> _Vorgegebener Text_
################
Muse (die griechische: Μοῦσα, nicht die 1994 gegründete britische Grammy-prämierte Rockband, auch wenn letztere bei einer Google-Suche als erster Treffer ausgespuckt wird), wird eine Schutzgöttin der Kunst und Wissenschaft aus der griechischen Mythologie genannt.

Ursprung und Wirken:
Es gibt sie in verschiedenen Varianten – pireisch, appollonisch, titanisch und olympisch -, am bekanntesten ist heutzutage die von Hesiod im 6. Jahrhundert vor Christus in seiner Theogonie (Entstehungsgeschichte der Welt und der Götter) beschriebene olympische Variante. Demnach gibt es neun Musen, die als Töchter von Göttervater Zeus und Mnemosyne, der Göttin der Erinnerung, geboren wurden (Angeber-Wissen: sie werden nicht nur olympische Musen, sondern nach ihrer Mutter auch Mnemoniden genannt). Als Heimat der Musen werden alternativ die Quelle Hippokrene am Berg Helikon oder die Quelle Kastalia auf dem Berg Parnass genannt.
Die Musen werden von Hesiod als singende und tanzende Göttinen dargestellt, die vom Gott Apoll angeführt werden. Im Laufe der Zeit wurden sie zu Beschützerinnen allen geistigen Lebens mit festgelegten Zuständigkeiten, z.B. Klio als Muse der Geschichtsschreibung, Urania als Muse der Astronomie oder  Thalia als Muse der Komödie.

Liste der neun olympischen Musen (laut Hesiod):
Erato, Euterpe, Kalliope, Klio, Melpomene, Polyhymnia, Terpsichore, Thalia, Urania

Heilige Stätten:
Die Heiligtümer der Musen nennt man: Museion, zu deutsch: Museum.
################
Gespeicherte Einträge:

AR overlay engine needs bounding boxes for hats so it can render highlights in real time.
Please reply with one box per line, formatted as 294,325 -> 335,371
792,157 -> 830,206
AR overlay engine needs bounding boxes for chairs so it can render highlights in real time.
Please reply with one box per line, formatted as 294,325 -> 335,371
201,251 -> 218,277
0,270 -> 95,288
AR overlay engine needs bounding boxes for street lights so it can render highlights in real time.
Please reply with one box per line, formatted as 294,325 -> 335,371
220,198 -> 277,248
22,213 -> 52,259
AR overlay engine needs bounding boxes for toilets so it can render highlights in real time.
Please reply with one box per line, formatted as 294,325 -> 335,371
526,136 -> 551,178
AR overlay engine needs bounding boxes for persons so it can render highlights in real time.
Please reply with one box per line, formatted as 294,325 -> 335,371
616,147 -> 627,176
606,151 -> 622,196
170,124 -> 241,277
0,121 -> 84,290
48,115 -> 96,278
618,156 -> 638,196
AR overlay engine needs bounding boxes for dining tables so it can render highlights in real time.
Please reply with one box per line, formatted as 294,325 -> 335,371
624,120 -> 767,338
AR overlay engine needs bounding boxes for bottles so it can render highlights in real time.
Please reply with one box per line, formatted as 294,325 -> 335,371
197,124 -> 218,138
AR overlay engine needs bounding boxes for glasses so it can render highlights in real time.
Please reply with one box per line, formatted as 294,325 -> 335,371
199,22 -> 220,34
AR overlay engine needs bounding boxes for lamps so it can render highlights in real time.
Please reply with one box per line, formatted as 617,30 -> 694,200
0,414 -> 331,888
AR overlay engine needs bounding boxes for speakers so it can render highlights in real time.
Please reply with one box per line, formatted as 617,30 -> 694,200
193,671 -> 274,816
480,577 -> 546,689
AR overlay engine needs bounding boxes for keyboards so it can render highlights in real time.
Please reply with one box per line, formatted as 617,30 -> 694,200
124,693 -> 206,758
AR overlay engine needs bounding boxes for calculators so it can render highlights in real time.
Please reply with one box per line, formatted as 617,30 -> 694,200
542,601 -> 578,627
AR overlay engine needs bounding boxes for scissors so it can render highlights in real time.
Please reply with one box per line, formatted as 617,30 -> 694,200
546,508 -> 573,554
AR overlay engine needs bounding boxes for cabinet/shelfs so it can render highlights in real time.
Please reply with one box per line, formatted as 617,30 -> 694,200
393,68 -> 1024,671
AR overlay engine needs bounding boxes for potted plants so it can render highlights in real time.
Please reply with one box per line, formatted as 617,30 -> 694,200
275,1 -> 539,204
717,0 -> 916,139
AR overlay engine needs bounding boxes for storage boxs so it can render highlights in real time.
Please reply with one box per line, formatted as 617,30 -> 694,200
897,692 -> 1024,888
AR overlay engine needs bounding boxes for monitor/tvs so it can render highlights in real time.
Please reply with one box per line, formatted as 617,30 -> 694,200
################
> _Arbeitsauftrag A_
Nennen Sie sämtliche Varianten der Musen, die im Text über die Musen aufgezählt werden.
> _Arbeitsauftrag B_
Führen Sie den Text über die Musen im Anschluss an seinen letzten Satz weiter.
Die Daten spielen hierfür keine Rolle.

> _Lösung A_
pireisch, appollonisch, titanisch, olympisch

> _Lösung B_
(So eines wie das Herzog Anton Ulrich-Museum, das wir 2016 wieder eröffnen. Was für ein Zufall!)

Warnung:
Obschon die Anrufung der Musen gern gesehen ist, reagieren sie äußerst empfindlich auf direkte Konkurrenz. Wer sich anmaßt, sie zu einem Sangeswettstreit herauszufordern, hat nach seiner Niederlage – die mit 100%iger Wahrscheinlichkeit eintreten wird – mit strenger Bestrafung zu rechnen. So geschehen z.B. mit den Sirenen, die nach dem verlorenen Duell ihre Federn lassen mußten (die Musen flochten sich daraus Kränze). Noch schlimmer traf es den Sänger Thamyris: Ein vielgerühmter Künstler, der von seinen Fähigkeiten so überzeugt war, dass er als Preis für seinen sicher geglaubten Sieg sogar eine der Musen ehelichen wollte. Die Damen waren daraufhin so erzürnt, dass sie ihn nicht nur mit Blindheit schlugen, sondern ihm auch noch die Stimme raubten.